Bir şey olmaz... Bir şey olmuyor... Başkan Erdoğan, Fazıl Say’ın konserine gitti. Bir şey olmadı... İcra edilen müziği dinledi... Dünyasında, hayatında, bakışında bir şey değişmedi.
Peki, Yılmaz Özdil’i kırmasaydı?
İki bira içseydi?
Dünyasında, hayatında, bakışında bir şey değişir miydi?
Değişmezdi...
Aksi olsaydı... Yani Yılmaz Özdil, kendisini “karşıt” olarak konumlayanların çağrılarına uyup, onlar gibi yaşamaya başlasaydı...
Yine bir şey değişmezdi...
Mal, aynı maldır çünkü...
Yine faşizan görüşlere sahip Yılmaz Özdil olurdu.
Yine başkalarının acıları üzerinden espri üretmek onursuzluğunda bulunurdu...
Yine şive ve ağızla alay ederdi...
Yine terbiyesizliği, tahammülsüzlüğü, kepazeliği elden bırakmazdı.
Söylemesi ayıptır, 39 yıldır Mozart dinliyorum... Bir şey olmuyor.
Rahmetli Ramazan Dikmen’in Demet’teki öğrenci evinde karşılaşmıştım ilk... Gri ve kasvetli Ankara yılları... Sormuştum, “Bu çalan ne?” diye... 40. Senfoni’ymiş. O günden sonra yakın takibe aldım Mozart’ı... Kasetlerini arattım, buldum, dinledim...
Biz aynı zamanda “radyo kuşağı”yız, oradan da takibe aldım, rastladıkça radyodan dinledim.
Belki Rutkay Aziz’den daha çok Mozart dinledim, dinliyorum.
Ama bir şey olmadı... Olmuyor...
Rutkay Aziz’in özlediği türden, yüzü Batı’ya dönük, CHP’li, aydınlanmacı, “çağdaş bir Cumhuriyet bireyi” haline gelemiyorum...
Gelinmiyor...
Klasik Batı müziği, insanın içinde yoksa, farklı bir kavrayış, farklı bir bakış, farklı bir düşünüş kazandırmıyor.
Bira içmek de öyle...
Kişiyi CHP’li filan da kılmıyor.
Bütün bir Batı coğrafyası, yüzyıllardır Rutkay Aziz’in şart koştuğu müziği dinliyor.
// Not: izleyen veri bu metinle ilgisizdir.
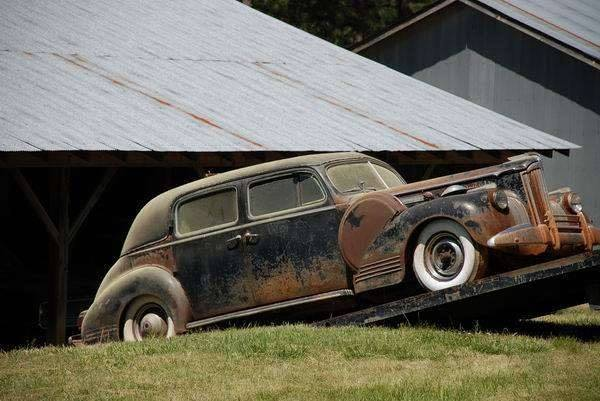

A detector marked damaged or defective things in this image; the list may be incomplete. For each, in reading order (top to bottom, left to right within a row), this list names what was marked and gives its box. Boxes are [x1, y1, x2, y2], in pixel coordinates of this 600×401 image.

rusty car body [78, 152, 600, 342]
rusted chrome bumper [488, 212, 600, 253]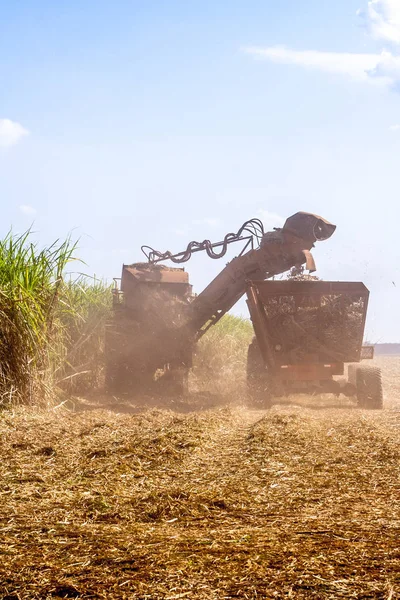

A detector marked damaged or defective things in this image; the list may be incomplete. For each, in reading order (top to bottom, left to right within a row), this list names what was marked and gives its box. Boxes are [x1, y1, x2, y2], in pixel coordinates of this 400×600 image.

rusty metal machine [106, 211, 382, 408]
rusty metal machine [247, 278, 382, 410]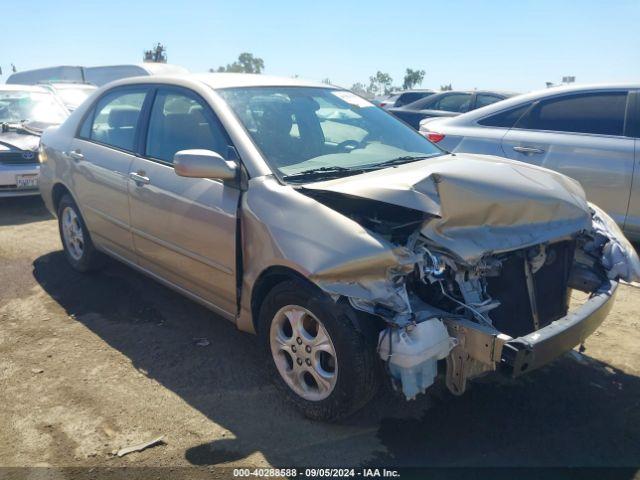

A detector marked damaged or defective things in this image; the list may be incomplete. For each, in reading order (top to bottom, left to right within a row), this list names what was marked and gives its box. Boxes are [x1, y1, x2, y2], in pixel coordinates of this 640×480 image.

crumpled hood [0, 131, 39, 152]
crumpled hood [302, 154, 592, 262]
damaged front end [296, 156, 640, 400]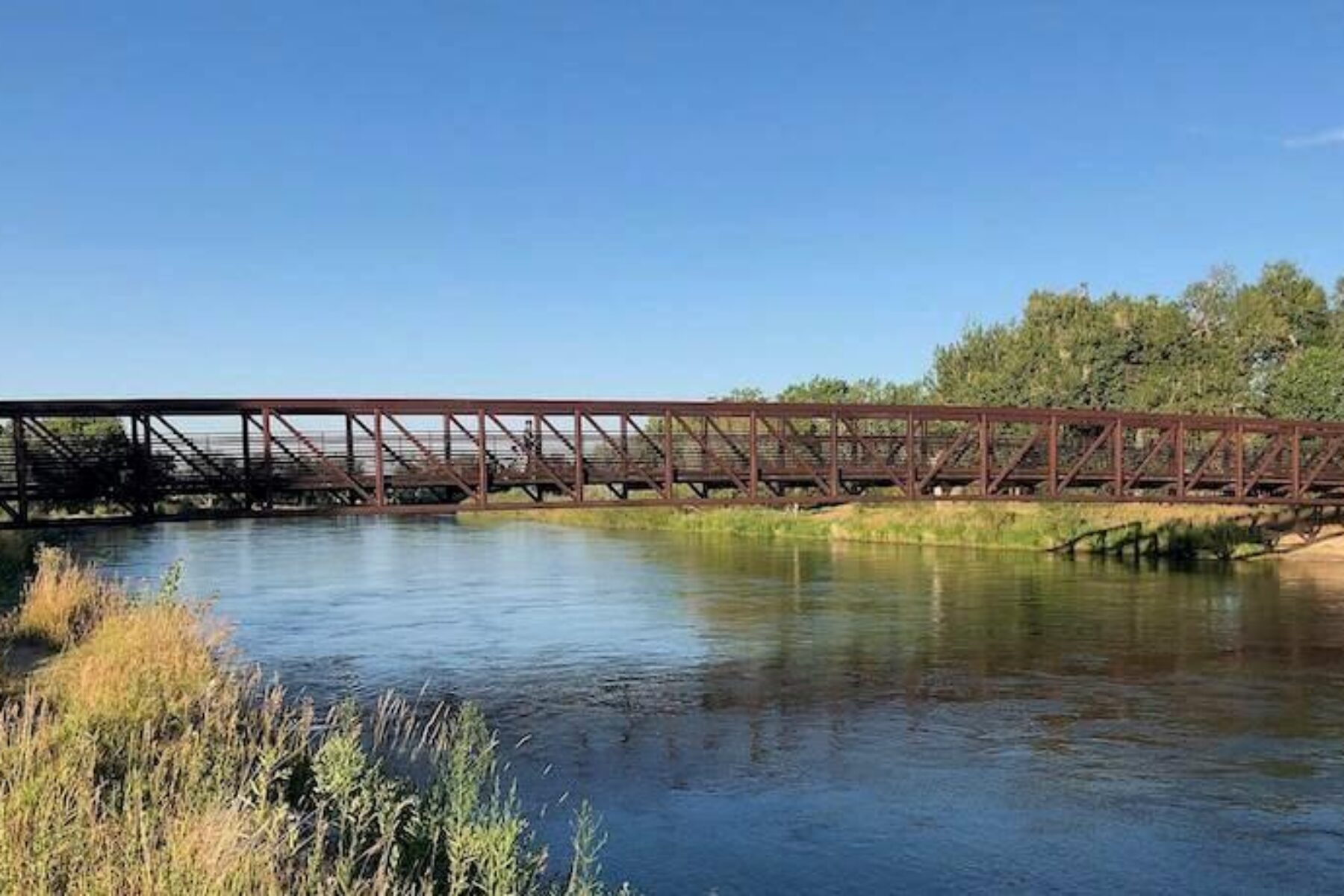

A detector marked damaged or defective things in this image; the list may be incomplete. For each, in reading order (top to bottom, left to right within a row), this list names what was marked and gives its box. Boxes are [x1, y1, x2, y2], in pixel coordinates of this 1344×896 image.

rusty metal bridge [2, 394, 1344, 529]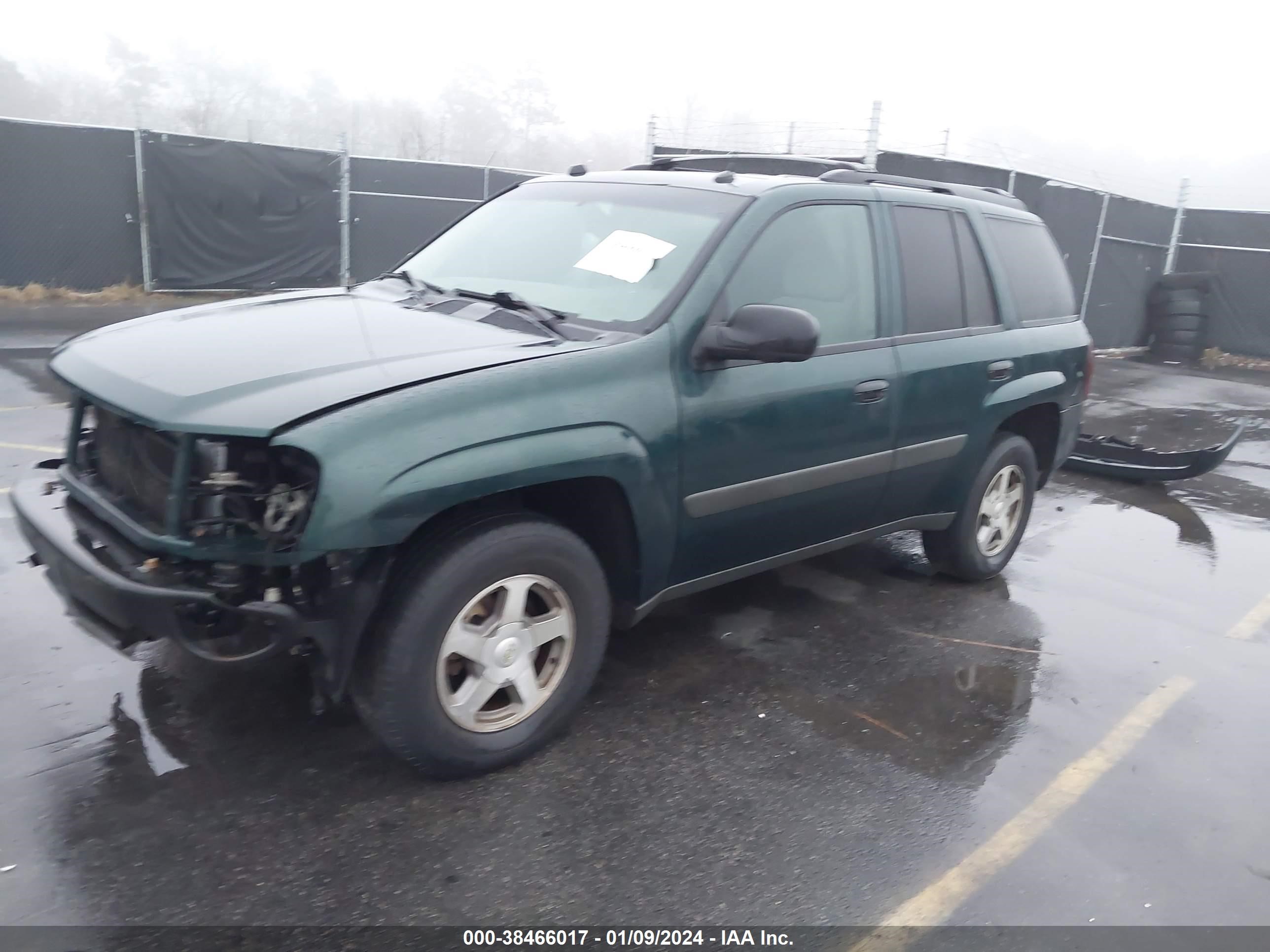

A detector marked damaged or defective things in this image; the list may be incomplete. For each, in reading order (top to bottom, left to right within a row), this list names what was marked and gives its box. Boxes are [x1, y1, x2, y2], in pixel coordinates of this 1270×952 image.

detached bumper piece [1057, 422, 1246, 485]
detached bumper piece [11, 461, 306, 654]
crumpled front bumper [12, 459, 308, 654]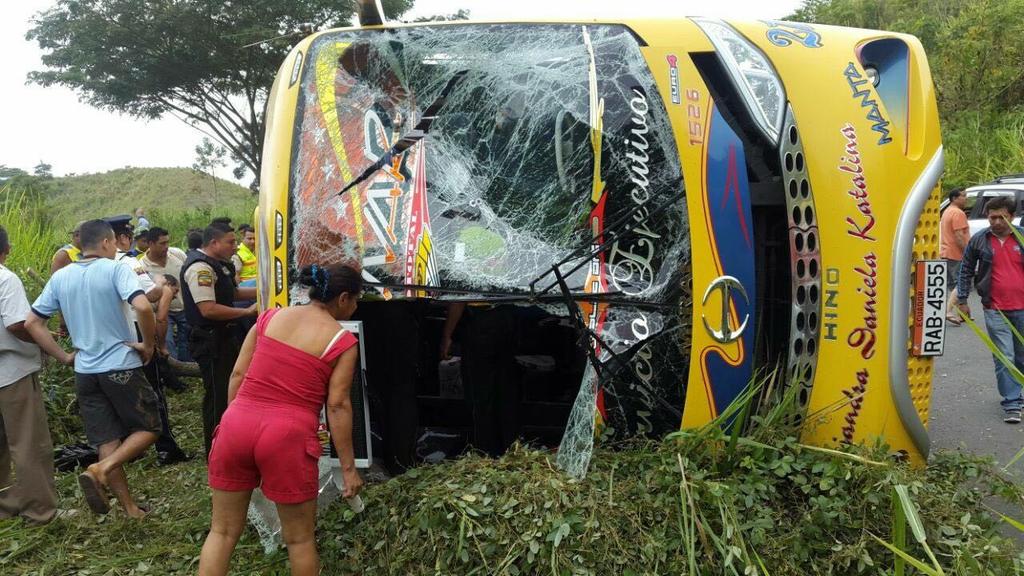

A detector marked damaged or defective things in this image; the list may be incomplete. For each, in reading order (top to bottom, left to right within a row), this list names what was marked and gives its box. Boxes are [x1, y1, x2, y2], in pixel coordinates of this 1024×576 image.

shattered windshield [290, 23, 696, 440]
overturned yellow bus [254, 13, 944, 470]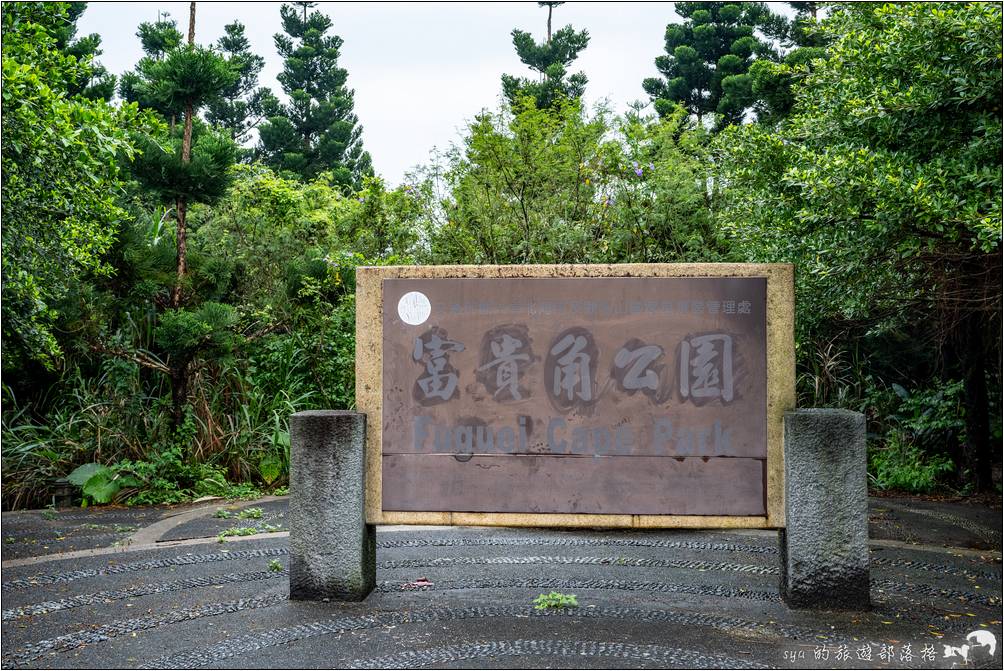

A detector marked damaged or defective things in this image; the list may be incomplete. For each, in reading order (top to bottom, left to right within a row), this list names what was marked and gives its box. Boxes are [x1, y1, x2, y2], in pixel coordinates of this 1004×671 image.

rusted metal sign panel [379, 275, 763, 518]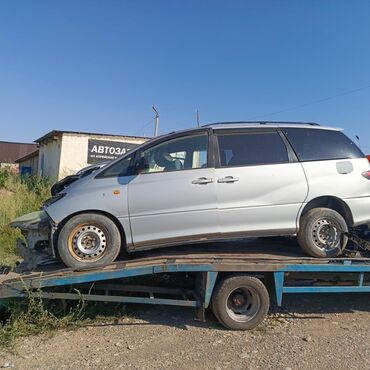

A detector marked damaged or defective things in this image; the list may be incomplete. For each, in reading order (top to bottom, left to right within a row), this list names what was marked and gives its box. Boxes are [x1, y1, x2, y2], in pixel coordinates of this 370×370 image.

crumpled front end [9, 211, 56, 268]
damaged silver minivan [10, 121, 370, 268]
Ama bizim anladığımız anlamda “insan” olamadılar, olamıyorlar.
İki kez dünyayı ateşe verdiler.
Soykırım suçu işlediler.
Pogromlar icat ettiler.
Yabancı düşmanlığını keşfettiler.
Coğrafi keşiflerle bütün bir dünyayı sömürgeleştirdiler.
Kısacası, “insanlık” denen şeyi öldürdüler.
Bizi Balkanlardan söküp atarken (tam 3 milyon insanımızı katlettiler) “İslav kederi” içinde, Mozart ve benzeri bestekârları dinlediler, dinliyorlardı.
Müzik, ilerlemenin mikyası değildir...
Geriliğin göstergesi de değildir...
Müzik, bir “kulak” ve zevk işidir.
Mozart’a aşina kulak, Dede Efendi’yi de dinler, ondan da zevk alır. Alabilir.
Fazıl Say ve Glenn Gould’un “Bach’lamaları”ndan zevk alan dimağ, Celal Güzelses ve Seyfettin Sucu’dan da zevk alır... Alabilir...
Rutkay Aziz’in anlayacağı basitlikte söyleyecek (daha doğrusu tekrarlayacak) olursak, sadece Mozart ve klasik Batı müziği dinleyen kişi daha çok çağdaş, daha çok ilerici, daha çok aydın değildir...
Hiç Mozart dinlemeden de çağdaş ve ilerici olunabilir.
Sadece Doğu müziği dinlemek de kişiyi daha çok çağdaş, daha çok ilerici, daha çok aydın kılmaz...
Rutkay Aziz (ve benzeri faşolar) Mozart’ı salık veriyor ama Cumhurbaşkanımız Fazıl Say dinledi.
Rezervlerini kaldıracaklar mı?
Yani, Cumhurbaşkanımızı anlamayı deneyecekler mi?
Daha da yakıcı soru şu:
Ülkemin laik ve çağdaş bireyleri kaç gündür Fazıl Say’a küfrediyor...
Bu azgın kalabalığı karşılarına alıp, “Neden küfrediyorsunuz? Siz ne terbiyesiz, ne tahammülsüz, ne çirkin insanlarsınız böyle...” diyecekler mi?
Onlara Mozart dinlemelerini salık verecekler mi?
Hadi faşolar... Siz de bir adım atın!